= Beginning of Section =

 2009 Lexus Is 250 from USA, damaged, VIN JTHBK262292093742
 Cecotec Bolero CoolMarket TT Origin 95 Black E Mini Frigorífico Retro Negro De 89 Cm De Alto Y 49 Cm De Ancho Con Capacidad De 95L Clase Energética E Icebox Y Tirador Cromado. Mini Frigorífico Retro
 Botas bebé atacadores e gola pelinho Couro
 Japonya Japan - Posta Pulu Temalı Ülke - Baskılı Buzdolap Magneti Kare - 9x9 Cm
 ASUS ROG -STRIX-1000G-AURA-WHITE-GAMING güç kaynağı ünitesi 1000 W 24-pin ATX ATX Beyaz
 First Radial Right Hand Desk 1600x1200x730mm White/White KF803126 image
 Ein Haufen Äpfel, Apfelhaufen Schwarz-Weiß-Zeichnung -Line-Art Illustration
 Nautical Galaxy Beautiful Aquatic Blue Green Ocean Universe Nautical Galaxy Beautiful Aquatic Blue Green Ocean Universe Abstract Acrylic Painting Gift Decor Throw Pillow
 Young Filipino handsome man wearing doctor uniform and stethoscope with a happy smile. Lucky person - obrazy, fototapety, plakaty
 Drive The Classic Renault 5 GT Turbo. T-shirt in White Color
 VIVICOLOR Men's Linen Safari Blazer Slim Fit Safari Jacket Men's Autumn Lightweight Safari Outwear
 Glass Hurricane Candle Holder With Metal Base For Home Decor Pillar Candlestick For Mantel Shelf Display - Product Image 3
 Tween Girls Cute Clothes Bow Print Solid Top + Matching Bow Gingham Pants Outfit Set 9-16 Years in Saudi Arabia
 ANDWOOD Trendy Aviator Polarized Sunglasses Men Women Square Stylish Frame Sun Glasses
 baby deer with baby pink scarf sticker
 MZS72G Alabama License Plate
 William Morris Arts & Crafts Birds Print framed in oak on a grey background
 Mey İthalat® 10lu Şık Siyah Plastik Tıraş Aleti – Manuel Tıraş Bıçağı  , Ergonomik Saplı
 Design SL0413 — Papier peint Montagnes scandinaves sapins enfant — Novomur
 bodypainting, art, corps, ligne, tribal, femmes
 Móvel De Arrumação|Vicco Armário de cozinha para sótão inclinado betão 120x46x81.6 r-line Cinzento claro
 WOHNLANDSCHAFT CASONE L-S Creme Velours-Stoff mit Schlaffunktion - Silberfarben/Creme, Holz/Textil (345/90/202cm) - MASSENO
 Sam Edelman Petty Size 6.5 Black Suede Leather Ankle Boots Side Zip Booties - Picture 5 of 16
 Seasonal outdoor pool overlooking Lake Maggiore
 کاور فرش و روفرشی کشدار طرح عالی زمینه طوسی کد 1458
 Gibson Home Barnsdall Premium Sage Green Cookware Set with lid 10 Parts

= End of Section =

Render the entries from the first line through the line containing "Young Filipino handsome", both included, as a JSON list of strings with one string per line and blank lines omitted.

[
  " 2009 Lexus Is 250 from USA, damaged, VIN JTHBK262292093742",
  " Cecotec Bolero CoolMarket TT Origin 95 Black E Mini Frigorífico Retro Negro De 89 Cm De Alto Y 49 Cm De Ancho Con Capacidad De 95L Clase Energética E Icebox Y Tirador Cromado. Mini Frigorífico Retro",
  " Botas bebé atacadores e gola pelinho Couro",
  " Japonya Japan - Posta Pulu Temalı Ülke - Baskılı Buzdolap Magneti Kare - 9x9 Cm",
  " ASUS ROG -STRIX-1000G-AURA-WHITE-GAMING güç kaynağı ünitesi 1000 W 24-pin ATX ATX Beyaz",
  " First Radial Right Hand Desk 1600x1200x730mm White/White KF803126 image",
  " Ein Haufen Äpfel, Apfelhaufen Schwarz-Weiß-Zeichnung -Line-Art Illustration",
  " Nautical Galaxy Beautiful Aquatic Blue Green Ocean Universe Nautical Galaxy Beautiful Aquatic Blue Green Ocean Universe Abstract Acrylic Painting Gift Decor Throw Pillow",
  " Young Filipino handsome man wearing doctor uniform and stethoscope with a happy smile. Lucky person - obrazy, fototapety, plakaty"
]